I want to learn Rust and C at about the same time.

Do Shell and PHP count? Barely enough to do anything. I used to know Basic.
Maybe there should be a question about low level programming languages, and another about scripting languages.


----------



## bookwormep (Jan 28, 2018)

Timing could be important like: ...how many during a lifetime, or how many after Friday night beers and pizza?

The old-timers might remember Assembler, COBOL, and Fortran. Seriously, now just C and Bash script.


----------



## ralphbsz (Jan 28, 2018)

ShelLuser said:


> This does of course lead up to the question: what counts as a programming language?

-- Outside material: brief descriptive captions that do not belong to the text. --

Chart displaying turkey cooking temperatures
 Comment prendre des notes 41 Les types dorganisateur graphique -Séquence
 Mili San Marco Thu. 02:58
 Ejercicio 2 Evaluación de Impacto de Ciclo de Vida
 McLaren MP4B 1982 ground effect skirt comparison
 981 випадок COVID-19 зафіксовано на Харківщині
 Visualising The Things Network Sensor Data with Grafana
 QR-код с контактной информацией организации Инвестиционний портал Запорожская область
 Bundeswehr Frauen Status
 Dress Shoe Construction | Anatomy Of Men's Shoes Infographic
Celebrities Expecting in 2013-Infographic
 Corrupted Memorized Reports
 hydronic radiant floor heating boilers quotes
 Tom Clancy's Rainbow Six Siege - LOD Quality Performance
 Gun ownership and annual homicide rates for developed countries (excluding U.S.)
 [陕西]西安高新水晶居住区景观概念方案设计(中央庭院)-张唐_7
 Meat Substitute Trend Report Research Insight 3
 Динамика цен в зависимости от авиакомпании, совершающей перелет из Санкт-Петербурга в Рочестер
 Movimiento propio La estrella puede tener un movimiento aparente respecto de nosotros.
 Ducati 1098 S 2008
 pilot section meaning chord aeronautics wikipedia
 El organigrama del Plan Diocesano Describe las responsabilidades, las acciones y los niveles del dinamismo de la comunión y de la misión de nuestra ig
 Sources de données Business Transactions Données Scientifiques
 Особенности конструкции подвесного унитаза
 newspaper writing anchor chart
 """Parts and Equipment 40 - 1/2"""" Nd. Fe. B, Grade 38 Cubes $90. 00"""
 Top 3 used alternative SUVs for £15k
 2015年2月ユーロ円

That's actually a good question.  Is sh (including ksh, csh, bash, ...) a programming language?  It can be: I've seen programs that are tens of thousands of lines long in a single script, with layers and layers of functions, variables, and so on.  On the other hand, someone who types "ls" at the prompt is not writing a program.  And I'm not sure that a 5-line script (perhaps with an if or for statement) is a "program".

The same question applies for example to awk: the awk 1-liners that many people put in their shell script (often just "{print $5}" to print the fifth column) are not really programs.  On the other hand, one can write programs that are complex and hundreds of lines long in awk (been there, done that).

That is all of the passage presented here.